As it is, however, the Standard was written to describe a language in which a very common idiom was to copy the values of objects by copying all of the bytes thereof, and the authors of the Standard wanted to allow such constructs to be usable within portable programs.

Further, the authors of the Standard intended that implementations process many non-portable constructs "in a documented manner characteristic of the environment" in cases where doing so would be useful, but waived jurisdiction over when that should happen, since compiler writers were expected to understand their customers' and prospective customers' needs far better than the Committee ever could.

Suppose that in one compilation unit, one has the function:

void copy_thing(char *dest, char *src, int size)
{
  while(size--)
    *(char volatile *)(dest++) = *(char volatile*)(src++);
}

and in another compilation unit:

float f1,f2;
float test(void)
{
  f1 = 1.0f;
  f2 = 2.0f;
  copy_thing((char*)&f2, (char*)&f1, sizeof f1);
  return f2;
}

I think there would have been a consensus among Committee members that no quality implementation should treat the fact that copy_thing never writes to an object of type float as an invitation to assume that the return value will always be 2.0f. There are many things about the above code that should prevent or discourage an implementation from consolidating the read of f2 with the preceding write, with or without a special rule regarding character types, but different implementations would have different reasons for their forfearance.

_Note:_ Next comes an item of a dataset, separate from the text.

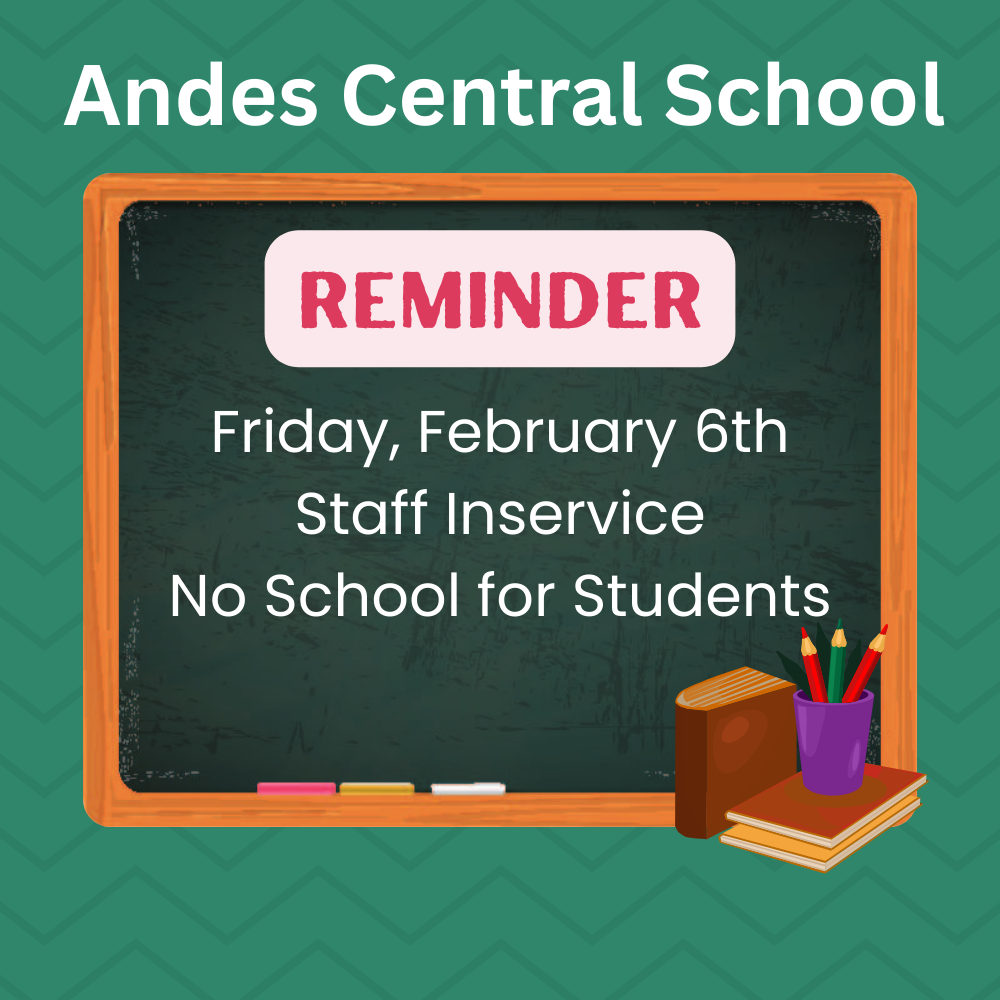 Andes Central School

REMINDER

Friday, February 6th
Staff Inservice
No School for Students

It would be difficult to describe a set of rules which would require that all implementations process the above code correctly without blocking some existing or plausible implementations from implementing what would otherwise be useful optimizations. An implementation that treated all inter-module calls as opaque would handle such code correctly even if it was oblivious to the fact that a cast from T1 to T2 is a sign that an access to a T2 may affect a T1, or the fact that a volatile access might affect other objects in ways a compiler shouldn't expect to understand. An implementation that performed cross-module in-lining and was oblivious to the implications of typecasts or volatile would process such code correctly if it refrained from making any aliasing assumptions about accesses via character pointers.

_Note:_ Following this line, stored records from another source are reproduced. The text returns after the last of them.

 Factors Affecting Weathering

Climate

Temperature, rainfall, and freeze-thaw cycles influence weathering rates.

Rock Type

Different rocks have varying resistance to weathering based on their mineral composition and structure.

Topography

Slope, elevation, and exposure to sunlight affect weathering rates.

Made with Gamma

The Committee wanted to recognize something in the above construct that compilers would be required to recognize as implying that f2 might be modified, since the alternative would be to view such a construct as Undefined Behavior despite the fact that it should be usable within portable programs. The fact that they chose the fact that the access was made via character pointer was the aspect that forced the issue was never intended to imply that compilers be oblivious to everything else, even though unfortunately some compiler writers interpret the Standard as an invitation to do just that.